* Start DATA FOR THIS EXERCISE *
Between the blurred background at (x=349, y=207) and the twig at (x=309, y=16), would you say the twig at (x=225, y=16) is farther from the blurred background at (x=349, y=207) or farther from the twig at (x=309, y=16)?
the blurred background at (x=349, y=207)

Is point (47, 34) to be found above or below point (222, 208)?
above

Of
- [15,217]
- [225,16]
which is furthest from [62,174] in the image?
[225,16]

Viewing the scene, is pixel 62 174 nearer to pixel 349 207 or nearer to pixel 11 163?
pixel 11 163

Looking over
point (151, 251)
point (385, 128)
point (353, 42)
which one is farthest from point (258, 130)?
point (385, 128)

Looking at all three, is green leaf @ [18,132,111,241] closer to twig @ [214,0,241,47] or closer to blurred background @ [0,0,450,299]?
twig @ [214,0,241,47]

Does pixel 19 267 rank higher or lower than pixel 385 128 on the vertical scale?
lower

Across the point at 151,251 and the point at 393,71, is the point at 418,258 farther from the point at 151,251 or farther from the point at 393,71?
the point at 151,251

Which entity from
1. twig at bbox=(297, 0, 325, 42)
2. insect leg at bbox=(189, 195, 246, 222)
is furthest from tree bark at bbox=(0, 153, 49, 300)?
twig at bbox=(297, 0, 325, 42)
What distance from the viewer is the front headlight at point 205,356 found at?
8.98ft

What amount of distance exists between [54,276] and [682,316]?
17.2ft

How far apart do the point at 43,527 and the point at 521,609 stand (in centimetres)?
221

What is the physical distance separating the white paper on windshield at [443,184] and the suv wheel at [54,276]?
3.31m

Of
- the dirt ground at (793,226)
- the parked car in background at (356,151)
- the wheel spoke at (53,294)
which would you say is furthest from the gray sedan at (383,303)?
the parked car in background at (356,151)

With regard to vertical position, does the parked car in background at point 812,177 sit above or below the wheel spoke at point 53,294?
* End DATA FOR THIS EXERCISE *
▸ **TASK REQUIREMENTS**
Copy word for word everything in the listing from the line containing "Which entity from" down through the last line of the listing.

▸ **REPLY**
Which entity from
1. twig at bbox=(297, 0, 325, 42)
2. insect leg at bbox=(189, 195, 246, 222)
is furthest from tree bark at bbox=(0, 153, 49, 300)?
twig at bbox=(297, 0, 325, 42)
What distance from the viewer is the front headlight at point 205,356 found at?
8.98ft

What amount of distance exists between [54,276] and [682,316]?
17.2ft

How far apart do the point at 43,527 and the point at 521,609 stand (in centimetres)?
221

What is the physical distance separating the white paper on windshield at [443,184] and the suv wheel at [54,276]?
3.31m

Of
- the dirt ground at (793,226)
- the parked car in background at (356,151)
- the wheel spoke at (53,294)
which would you say is furthest from the gray sedan at (383,303)?
the parked car in background at (356,151)

With regard to vertical position, does the parked car in background at point 812,177 sit above or below the wheel spoke at point 53,294?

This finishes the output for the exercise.